**ACTION ITEM:** In the records, each line holding "distribution" must be reported.

**DATA FOR REVIEW:**
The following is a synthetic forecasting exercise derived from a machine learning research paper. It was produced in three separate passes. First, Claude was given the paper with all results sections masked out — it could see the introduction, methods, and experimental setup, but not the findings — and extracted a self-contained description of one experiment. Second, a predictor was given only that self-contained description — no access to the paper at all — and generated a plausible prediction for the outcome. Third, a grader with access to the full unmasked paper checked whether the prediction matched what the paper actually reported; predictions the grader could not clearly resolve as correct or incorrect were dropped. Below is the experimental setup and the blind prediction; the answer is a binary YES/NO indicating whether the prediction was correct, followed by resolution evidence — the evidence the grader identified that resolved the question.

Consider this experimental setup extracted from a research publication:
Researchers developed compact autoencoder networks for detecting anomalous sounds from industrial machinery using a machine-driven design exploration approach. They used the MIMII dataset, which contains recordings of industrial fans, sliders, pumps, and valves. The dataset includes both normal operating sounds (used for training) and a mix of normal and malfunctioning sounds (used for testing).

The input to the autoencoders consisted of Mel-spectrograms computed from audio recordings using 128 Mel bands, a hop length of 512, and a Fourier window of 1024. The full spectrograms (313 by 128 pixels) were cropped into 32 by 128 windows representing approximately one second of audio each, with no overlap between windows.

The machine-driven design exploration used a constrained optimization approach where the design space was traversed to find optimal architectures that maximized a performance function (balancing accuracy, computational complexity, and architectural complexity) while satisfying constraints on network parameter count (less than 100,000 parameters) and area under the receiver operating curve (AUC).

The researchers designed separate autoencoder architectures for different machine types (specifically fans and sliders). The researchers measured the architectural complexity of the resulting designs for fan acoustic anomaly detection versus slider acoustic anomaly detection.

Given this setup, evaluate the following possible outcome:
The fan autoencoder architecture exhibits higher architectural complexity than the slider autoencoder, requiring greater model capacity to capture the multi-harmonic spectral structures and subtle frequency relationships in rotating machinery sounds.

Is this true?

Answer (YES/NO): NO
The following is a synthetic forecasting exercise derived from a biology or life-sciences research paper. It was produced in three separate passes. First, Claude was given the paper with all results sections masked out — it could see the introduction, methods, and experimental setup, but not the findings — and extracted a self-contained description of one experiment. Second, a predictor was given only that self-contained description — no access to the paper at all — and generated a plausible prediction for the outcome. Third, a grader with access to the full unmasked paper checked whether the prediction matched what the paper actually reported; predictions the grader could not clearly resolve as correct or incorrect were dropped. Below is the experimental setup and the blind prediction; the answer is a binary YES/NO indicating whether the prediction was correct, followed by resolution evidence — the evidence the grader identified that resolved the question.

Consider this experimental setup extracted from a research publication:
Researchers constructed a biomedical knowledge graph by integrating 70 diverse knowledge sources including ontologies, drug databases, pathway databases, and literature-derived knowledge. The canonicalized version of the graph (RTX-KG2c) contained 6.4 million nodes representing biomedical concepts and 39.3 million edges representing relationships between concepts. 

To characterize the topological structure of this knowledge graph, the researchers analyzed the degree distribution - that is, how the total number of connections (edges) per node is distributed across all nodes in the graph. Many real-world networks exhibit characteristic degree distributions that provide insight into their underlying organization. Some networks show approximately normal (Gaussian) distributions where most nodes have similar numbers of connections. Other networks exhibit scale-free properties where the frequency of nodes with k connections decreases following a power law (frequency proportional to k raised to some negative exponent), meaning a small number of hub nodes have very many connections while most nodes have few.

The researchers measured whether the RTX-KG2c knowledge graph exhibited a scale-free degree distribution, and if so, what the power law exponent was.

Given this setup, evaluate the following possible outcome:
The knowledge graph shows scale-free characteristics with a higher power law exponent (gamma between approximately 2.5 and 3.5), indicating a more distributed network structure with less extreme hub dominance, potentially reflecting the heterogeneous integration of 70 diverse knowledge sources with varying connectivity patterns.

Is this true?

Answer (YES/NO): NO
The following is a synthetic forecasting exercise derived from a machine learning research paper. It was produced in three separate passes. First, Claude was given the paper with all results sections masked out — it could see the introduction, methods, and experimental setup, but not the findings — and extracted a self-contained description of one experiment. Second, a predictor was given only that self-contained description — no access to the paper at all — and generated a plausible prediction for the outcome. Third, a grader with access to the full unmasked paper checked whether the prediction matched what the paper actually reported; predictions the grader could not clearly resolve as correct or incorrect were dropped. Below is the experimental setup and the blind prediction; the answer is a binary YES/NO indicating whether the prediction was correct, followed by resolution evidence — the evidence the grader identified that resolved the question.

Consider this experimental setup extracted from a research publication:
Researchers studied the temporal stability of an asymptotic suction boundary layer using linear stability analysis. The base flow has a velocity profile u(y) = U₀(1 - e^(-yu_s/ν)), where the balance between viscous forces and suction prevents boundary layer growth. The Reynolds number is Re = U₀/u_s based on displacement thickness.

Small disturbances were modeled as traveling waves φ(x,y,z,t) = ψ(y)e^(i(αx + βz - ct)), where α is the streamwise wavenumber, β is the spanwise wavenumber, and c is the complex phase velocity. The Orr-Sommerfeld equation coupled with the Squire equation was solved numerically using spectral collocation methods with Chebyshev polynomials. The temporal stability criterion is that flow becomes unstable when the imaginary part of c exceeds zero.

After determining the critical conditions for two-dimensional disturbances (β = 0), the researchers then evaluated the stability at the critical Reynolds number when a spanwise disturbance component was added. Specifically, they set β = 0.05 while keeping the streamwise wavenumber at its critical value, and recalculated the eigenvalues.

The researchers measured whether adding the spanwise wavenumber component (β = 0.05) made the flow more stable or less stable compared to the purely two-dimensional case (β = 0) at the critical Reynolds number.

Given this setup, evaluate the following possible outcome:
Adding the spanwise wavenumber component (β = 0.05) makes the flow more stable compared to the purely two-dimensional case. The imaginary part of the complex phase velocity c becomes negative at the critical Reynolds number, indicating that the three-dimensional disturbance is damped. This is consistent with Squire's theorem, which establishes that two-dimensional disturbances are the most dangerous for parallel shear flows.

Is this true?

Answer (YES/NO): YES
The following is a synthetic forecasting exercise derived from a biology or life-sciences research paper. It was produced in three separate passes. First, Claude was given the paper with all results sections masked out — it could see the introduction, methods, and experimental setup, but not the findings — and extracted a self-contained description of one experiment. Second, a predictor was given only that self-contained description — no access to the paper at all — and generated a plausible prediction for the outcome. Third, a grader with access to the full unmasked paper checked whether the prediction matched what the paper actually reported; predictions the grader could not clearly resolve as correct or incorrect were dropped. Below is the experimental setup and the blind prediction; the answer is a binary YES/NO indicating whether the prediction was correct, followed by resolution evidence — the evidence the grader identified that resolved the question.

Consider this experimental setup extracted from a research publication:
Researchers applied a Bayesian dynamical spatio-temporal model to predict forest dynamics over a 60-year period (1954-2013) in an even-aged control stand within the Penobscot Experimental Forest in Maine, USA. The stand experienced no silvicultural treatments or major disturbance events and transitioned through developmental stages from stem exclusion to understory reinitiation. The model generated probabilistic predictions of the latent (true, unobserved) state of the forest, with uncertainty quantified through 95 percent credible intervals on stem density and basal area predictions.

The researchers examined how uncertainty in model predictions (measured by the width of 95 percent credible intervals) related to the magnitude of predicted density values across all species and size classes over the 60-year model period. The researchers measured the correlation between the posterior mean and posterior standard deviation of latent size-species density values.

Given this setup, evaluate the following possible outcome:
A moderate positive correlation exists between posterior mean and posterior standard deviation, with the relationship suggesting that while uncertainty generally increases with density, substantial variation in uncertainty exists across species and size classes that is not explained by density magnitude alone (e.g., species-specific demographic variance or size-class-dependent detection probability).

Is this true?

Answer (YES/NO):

**FINISHED EXERCISE:**
To characterize the topological structure of this knowledge graph, the researchers analyzed the degree distribution - that is, how the total number of connections (edges) per node is distributed across all nodes in the graph. Many real-world networks exhibit characteristic degree distributions that provide insight into their underlying organization. Some networks show approximately normal (Gaussian) distributions where most nodes have similar numbers of connections. Other networks exhibit scale-free properties where the frequency of nodes with k connections decreases following a power law (frequency proportional to k raised to some negative exponent), meaning a small number of hub nodes have very many connections while most nodes have few.
The researchers measured whether the RTX-KG2c knowledge graph exhibited a scale-free degree distribution, and if so, what the power law exponent was.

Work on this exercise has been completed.